AIM OF THE TASK
Reproduce the data below word for word, leaving out the pictures.

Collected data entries
# # #

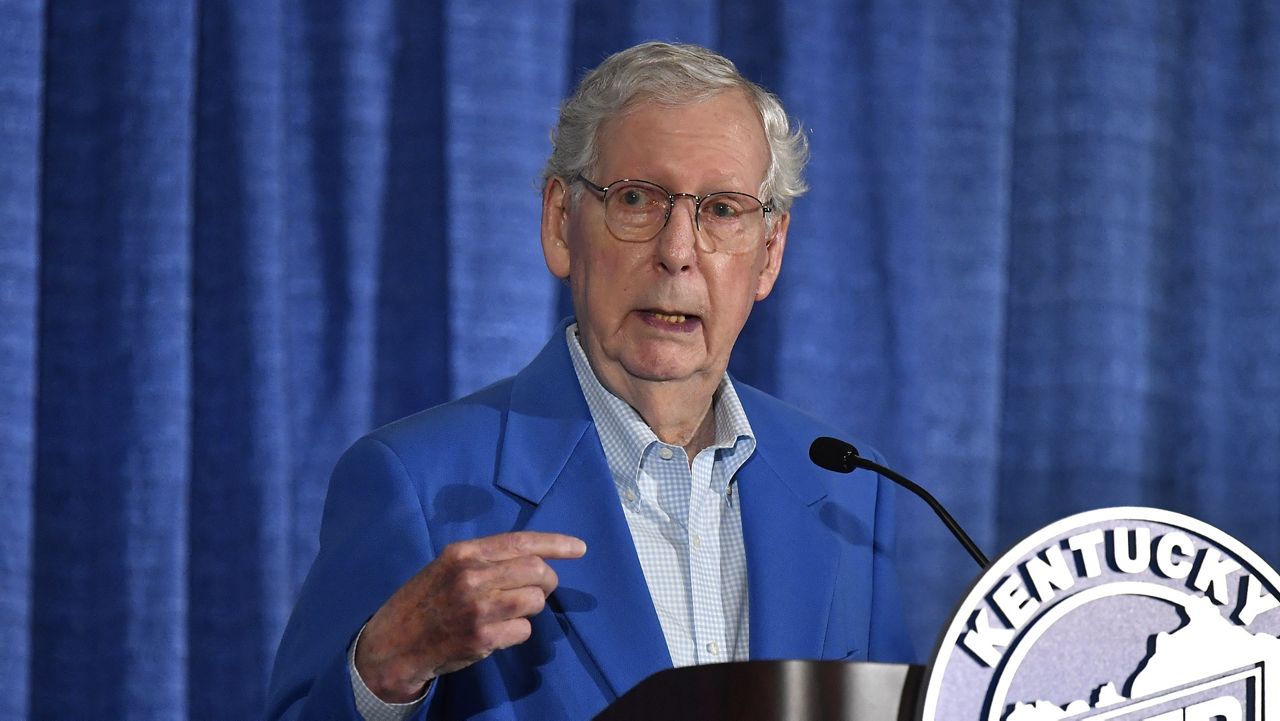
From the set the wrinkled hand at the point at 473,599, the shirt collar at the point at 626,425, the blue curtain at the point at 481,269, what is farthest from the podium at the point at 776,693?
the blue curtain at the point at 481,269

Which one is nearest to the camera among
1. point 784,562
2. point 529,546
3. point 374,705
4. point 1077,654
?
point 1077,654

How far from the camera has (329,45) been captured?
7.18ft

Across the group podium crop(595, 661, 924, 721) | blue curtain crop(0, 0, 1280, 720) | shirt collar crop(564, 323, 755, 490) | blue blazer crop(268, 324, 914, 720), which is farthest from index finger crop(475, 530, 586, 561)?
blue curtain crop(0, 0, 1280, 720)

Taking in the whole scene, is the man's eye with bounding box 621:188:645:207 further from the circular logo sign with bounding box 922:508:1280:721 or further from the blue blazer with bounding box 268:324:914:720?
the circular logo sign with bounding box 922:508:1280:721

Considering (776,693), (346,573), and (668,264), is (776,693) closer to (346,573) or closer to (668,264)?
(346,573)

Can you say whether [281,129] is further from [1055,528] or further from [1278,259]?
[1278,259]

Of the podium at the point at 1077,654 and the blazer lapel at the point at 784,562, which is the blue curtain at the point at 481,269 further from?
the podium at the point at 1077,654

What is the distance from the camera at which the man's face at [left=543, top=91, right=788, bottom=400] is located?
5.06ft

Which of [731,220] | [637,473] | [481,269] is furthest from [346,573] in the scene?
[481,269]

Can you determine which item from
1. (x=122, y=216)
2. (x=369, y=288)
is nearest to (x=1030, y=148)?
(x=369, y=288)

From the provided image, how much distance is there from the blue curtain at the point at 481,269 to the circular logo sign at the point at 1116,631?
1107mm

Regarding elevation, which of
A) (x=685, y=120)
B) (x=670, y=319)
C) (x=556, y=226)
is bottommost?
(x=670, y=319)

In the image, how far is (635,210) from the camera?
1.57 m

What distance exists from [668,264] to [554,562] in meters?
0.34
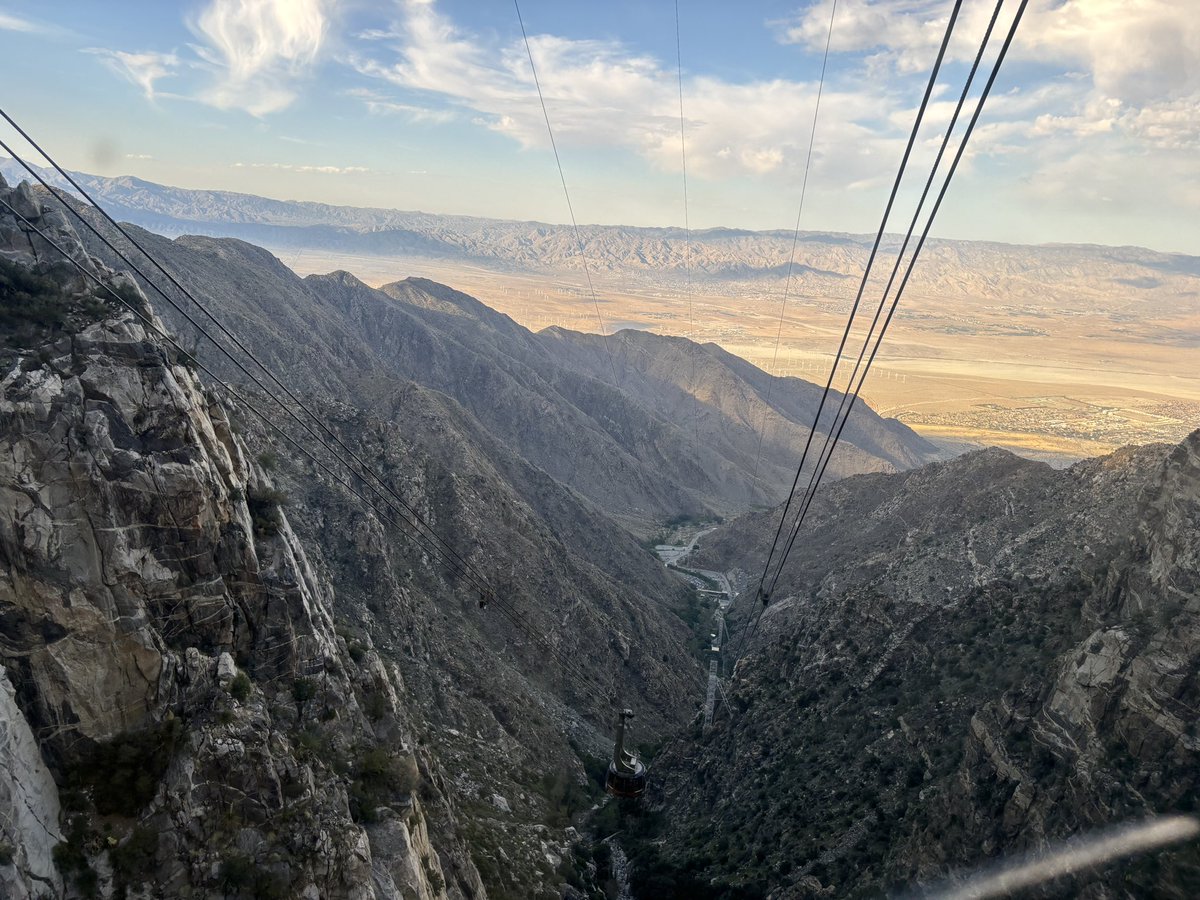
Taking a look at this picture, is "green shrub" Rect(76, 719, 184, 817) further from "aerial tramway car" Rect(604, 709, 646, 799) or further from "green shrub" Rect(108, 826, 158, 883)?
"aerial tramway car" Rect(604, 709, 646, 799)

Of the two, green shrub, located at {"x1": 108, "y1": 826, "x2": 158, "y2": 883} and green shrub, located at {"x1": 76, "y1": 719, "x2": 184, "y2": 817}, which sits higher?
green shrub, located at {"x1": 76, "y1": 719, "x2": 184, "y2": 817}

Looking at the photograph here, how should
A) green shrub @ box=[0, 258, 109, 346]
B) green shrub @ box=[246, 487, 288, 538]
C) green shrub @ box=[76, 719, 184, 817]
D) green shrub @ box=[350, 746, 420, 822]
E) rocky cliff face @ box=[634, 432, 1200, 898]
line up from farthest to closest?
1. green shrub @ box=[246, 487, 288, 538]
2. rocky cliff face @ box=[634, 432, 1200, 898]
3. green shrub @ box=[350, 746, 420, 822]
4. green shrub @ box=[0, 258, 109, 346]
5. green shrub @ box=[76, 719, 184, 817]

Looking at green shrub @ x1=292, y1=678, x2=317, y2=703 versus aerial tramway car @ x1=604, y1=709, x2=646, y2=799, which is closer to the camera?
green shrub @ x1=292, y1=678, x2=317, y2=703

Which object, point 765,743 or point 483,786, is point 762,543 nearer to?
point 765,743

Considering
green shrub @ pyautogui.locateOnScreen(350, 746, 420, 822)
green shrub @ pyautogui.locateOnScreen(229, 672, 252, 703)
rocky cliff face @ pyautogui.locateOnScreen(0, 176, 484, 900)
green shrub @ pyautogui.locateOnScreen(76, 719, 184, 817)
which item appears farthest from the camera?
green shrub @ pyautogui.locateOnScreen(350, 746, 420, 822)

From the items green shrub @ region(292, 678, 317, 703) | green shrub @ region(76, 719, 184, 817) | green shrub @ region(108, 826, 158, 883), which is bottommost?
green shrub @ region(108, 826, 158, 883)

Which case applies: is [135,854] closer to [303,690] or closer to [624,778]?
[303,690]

# # #

EXPECTED ANSWER
From the set the wrinkled hand at the point at 473,599, the shirt collar at the point at 626,425, the blue curtain at the point at 481,269, what is farthest from the podium at the point at 776,693?
the blue curtain at the point at 481,269

Which one is nearest to the camera among
1. point 784,562
2. point 529,546
3. point 374,705
4. point 1077,654
?
point 1077,654

How far from the camera has (329,45) been captured?
7.18ft

Across the group podium crop(595, 661, 924, 721) | blue curtain crop(0, 0, 1280, 720) | shirt collar crop(564, 323, 755, 490) | blue blazer crop(268, 324, 914, 720), which is farthest from index finger crop(475, 530, 586, 561)?
blue curtain crop(0, 0, 1280, 720)

Taking in the whole scene, is the man's eye with bounding box 621:188:645:207 further from the circular logo sign with bounding box 922:508:1280:721 or further from the blue blazer with bounding box 268:324:914:720?
the circular logo sign with bounding box 922:508:1280:721

Considering (776,693), (346,573), and (668,264), is (776,693) closer to (346,573) or closer to (668,264)?
(346,573)

Can you say whether [281,129] is further from [1055,528] or further from [1278,259]?
[1278,259]

Of the podium at the point at 1077,654 and the blazer lapel at the point at 784,562, which is the blue curtain at the point at 481,269 further from?
the podium at the point at 1077,654

What is the distance from the camera at which the man's face at [left=543, top=91, right=788, bottom=400] is located?
5.06ft

Which of [731,220] | [637,473] | [481,269] is furthest from [346,573] in the scene?
[481,269]

Can you determine which item from
1. (x=122, y=216)
2. (x=369, y=288)
is nearest to (x=1030, y=148)?
(x=369, y=288)

From the provided image, how much distance is there from the blue curtain at the point at 481,269 to the circular logo sign at the point at 1116,631?
1107mm

Regarding elevation, which of
A) (x=685, y=120)
B) (x=670, y=319)
C) (x=556, y=226)
is bottommost?
(x=670, y=319)

In the image, how far is (635,210) from the camera?
1.57 m

What distance exists from [668,264] to [554,562] in meters?
0.34
Taking a look at this picture, is "green shrub" Rect(76, 719, 184, 817) further from "aerial tramway car" Rect(604, 709, 646, 799) or further from "green shrub" Rect(108, 826, 158, 883)?
"aerial tramway car" Rect(604, 709, 646, 799)

Of the two, green shrub, located at {"x1": 108, "y1": 826, "x2": 158, "y2": 883} and green shrub, located at {"x1": 76, "y1": 719, "x2": 184, "y2": 817}, which sits higher?
green shrub, located at {"x1": 76, "y1": 719, "x2": 184, "y2": 817}

Looking at the photograph here, how should
A) green shrub @ box=[0, 258, 109, 346]
B) green shrub @ box=[246, 487, 288, 538]
C) green shrub @ box=[76, 719, 184, 817]
D) green shrub @ box=[350, 746, 420, 822]
E) rocky cliff face @ box=[634, 432, 1200, 898]
line up from farthest to closest?
1. green shrub @ box=[246, 487, 288, 538]
2. rocky cliff face @ box=[634, 432, 1200, 898]
3. green shrub @ box=[350, 746, 420, 822]
4. green shrub @ box=[0, 258, 109, 346]
5. green shrub @ box=[76, 719, 184, 817]

Looking at green shrub @ x1=292, y1=678, x2=317, y2=703 versus aerial tramway car @ x1=604, y1=709, x2=646, y2=799, which is closer to the camera?
green shrub @ x1=292, y1=678, x2=317, y2=703

Which object, point 765,743 or point 483,786, is point 762,543 nearer to?
point 765,743

Considering
green shrub @ pyautogui.locateOnScreen(350, 746, 420, 822)
green shrub @ pyautogui.locateOnScreen(229, 672, 252, 703)
rocky cliff face @ pyautogui.locateOnScreen(0, 176, 484, 900)
green shrub @ pyautogui.locateOnScreen(76, 719, 184, 817)
which item appears farthest from the camera?
green shrub @ pyautogui.locateOnScreen(350, 746, 420, 822)

From the items green shrub @ region(292, 678, 317, 703) | green shrub @ region(76, 719, 184, 817) | green shrub @ region(108, 826, 158, 883), which is bottommost?
green shrub @ region(108, 826, 158, 883)

Which case applies: is [135,854] closer to [303,690] or closer to [624,778]?
[303,690]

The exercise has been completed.